Il CNOG ribadisce che sono proprio le testimonianze, i dati, le competenze il primo baluardo contro la disinformazione e le fake-news, fenomeni questi che stanno pericolosamente alimentando nuovi casi di antisemitismo, anti-islamismo e tutte le altre forme di razzismo”.
L’8 febbraio siamo tornati a esprimerci su questi temi nel corso del convegno tenutosi nella sala capitolare del Senato organizzato dal Centro studi sulla libertà di religione, credo e coscienza (Lirec).
Mi preme tuttavia ritornare sulla diffusione dei linguaggi dell’odio nel web, in cui tutti siamo ormai immersi e di cui ho già accennato in apertura.
L’accesso istantaneo alla tribuna dei social condiziona sempre più la nostra vita; gli algoritmi, per loro natura opachi, selezionano e premiano quei contenuti che sollecitano reazioni emotive forti e penalizzano, invece, quelli che stimolano un dibattito responsabile e approfondito, non urlato. Questo perché la logica delle grandi piattaforme risponde all’obiettivo del mero perseguimento del profitto: più click uguale più soldi.
La moltiplicazione dell’hate speech è, in parte, un risultato perseguito dalle grandi piattaforme e in parte un effetto collaterale. Del resto è ben noto, oltre che esperienza quotidiana, che social e motori di ricerca determinano la creazione di vere e proprie “bolle” al cui interno ci si alimenta solo di ciò che l’algoritmo propone, in base ad una profilazione sempre più invasiva e accurata che esplora non solo le nostre abitudini, ma i nostri nervi scoperti, le nostre pulsioni. Bolle che rappresentano il brodo di coltura di comportamenti aggressivi e linguaggi di odio.
La garanzia dell’anonimato nel web non aiuta certo il contrasto del linguaggio d’odio. Teniamo presente che l’anonimato viene spesso considerato come una sorta di “attenuante” in fase di giudizio nelle cause per diffamazione. Riteniamo, al pari di alcune autorità indipendenti come il Garante della privacy, che l’anonimato in rete non sia più difendibile.
Il contrasto alla diffusione dell’odio in rete non può avvenire soltanto attraverso convegni o campagne promozionali, ma anche incentivando la creazione nel web di isole di “free-hate” speech, con specifiche linee guida, che siano particolarmente connotate anche perché collegate a testate o professionisti la cui rilevanza sia riconosciuta.
Più in generale, il ruolo delle piattaforme – a mio avviso gravemente carente nel campo della moderazione –è stato oggetto anche delle mie osservazioni svolte per conto del Centre for media pluralism and freedom presso l’European University Institute.
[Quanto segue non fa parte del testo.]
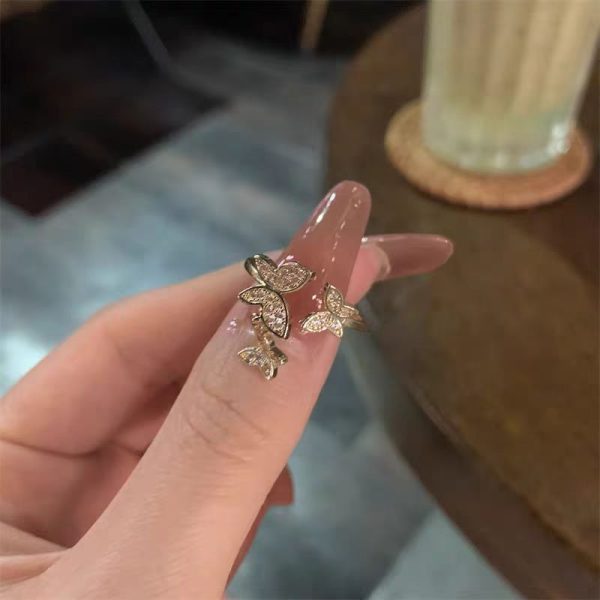 Tiny Butterfly Ring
Anche quest’anno mi è stato infatti chiesto di partecipare, insieme a altri sei esperti, alla redazione del Media Pluralism Monitor per conto dell’Unione europea.
In conclusione, difendere il giornalismo, tutelarne l’autonomia e favorire la qualità dell’informazione professionale non sono obiettivi di corporazione, ma una modalità per contribuire ad avere una democrazia solida e aperta, che rifiuti e contrasti ogni forma di discriminazione.